SECTION 5.Effect of Amendment. All provisions of the Agreement, as expressly amended and modified by this Amendment, shall remain in full force and effect. After this Amendment becomes effective, all references in the Agreement (or in any other Transaction Document) to “this Agreement”, “hereof”, “herein” or words of similar effect referring to the Agreement shall be deemed to be references to the Agreement as amended by this Amendment. This Amendment shall not be deemed, either expressly or impliedly, to waive, amend or supplement any provision of the Agreement other than as set forth herein.
SECTION 6.Effectiveness. This Amendment shall become effective as of the date hereof upon the Administrator's receipt of (a) counterparts hereto duly executed by each of the parties hereto, (b) counterparts to the A&R Fee Letter duly executed by each of the parties thereto and (c) confirmation that all fees payable on the date hereof pursuant to the terms of the A&R Fee Letter have been paid in full.
SECTION 7.Counterparts.

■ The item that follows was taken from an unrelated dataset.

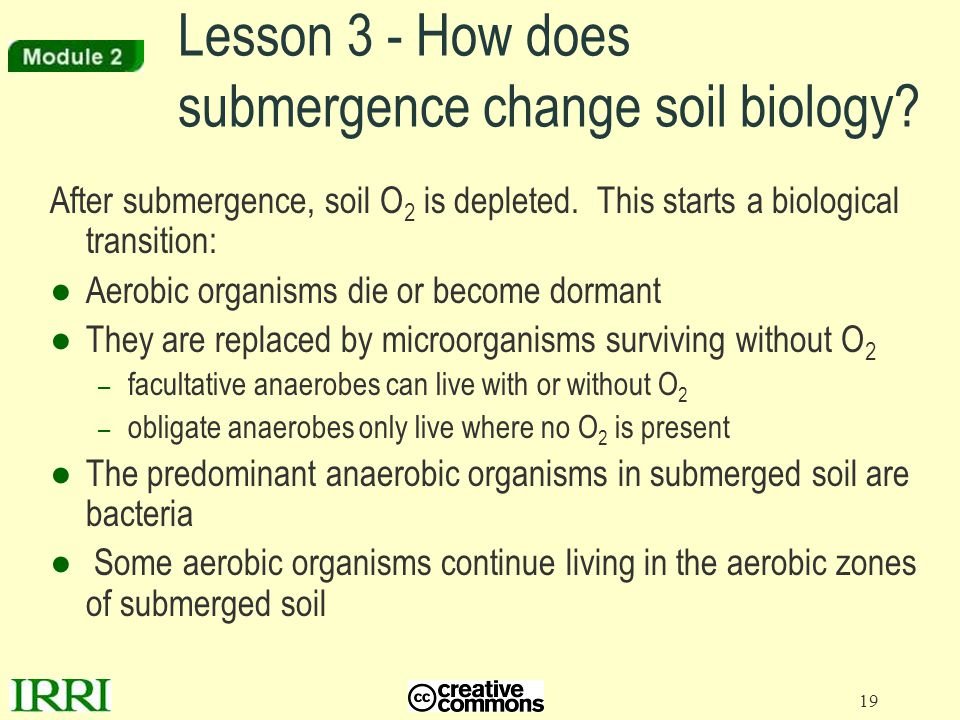 Lesson 3 - How does submergence change soil biology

This Amendment may be executed in any number of counterparts and by different parties on separate counterparts, each of which when so executed shall be deemed to be an original and all of which when taken together shall constitute but one and the same instrument. Delivery by facsimile or email of an executed signature page of this Amendment shall be effective as delivery of an executed counterpart hereof.
SECTION 8.Governing Law. This Amendment shall be governed by, and construed in accordance with, the internal laws of the State of New York.
SECTION 9.Section Headings. The various headings of this Amendment are included for convenience only and shall not affect the meaning or interpretation of this Amendment, the Agreement or any provision hereof or thereof.
[Signatures begin on next page]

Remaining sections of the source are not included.